* **Problems and tasks**:
• a. Can you translate this sentence from the text preprocessing page into Spanish: "Run this code to make sure that the packages/libraries needed to run this code are installed."
• b. Will you write out the part of the text preprocessing page that opens with "# Load Libraries" and closes with "library(readr)", swapping "ggplot2" for "dplyr"?

* **Text extract**:
# Title: Text Preprocessing

# Author: Chris Bentz

# Date: 

# Install Libraries
Some packages are already pre-installed on jupyter, but some need to be installed. Run this code to make sure that the packages/libraries needed to run this code are installed.

In [1]:
install.packages("gsubfn")
install.packages("readr")

Installing package into ‘/usr/local/lib/R/site-library’
(as ‘lib’ is unspecified)

also installing the dependency ‘proto’


Installing package into ‘/usr/local/lib/R/site-library’
(as ‘lib’ is unspecified)



# Load Libraries
If the respective libraries are not installed yet, you need to install them using, for example, the command: install.packages("ggplot2")

In [9]:
library(gsubfn)
library(readr)

* **Data segment**:

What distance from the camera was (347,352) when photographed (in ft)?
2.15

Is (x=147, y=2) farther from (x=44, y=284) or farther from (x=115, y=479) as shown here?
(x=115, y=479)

* **Results of the exercise**:
• a. Ejecuta este código para asegurarte de que los paquetes/bibliotecas necesarios para ejecutar este código estén instalados.

• b.
# Load Libraries
If the respective libraries are not installed yet, you need to install them using, for example, the command: install.packages("dplyr")

In [9]:
library(gsubfn)
library(readr)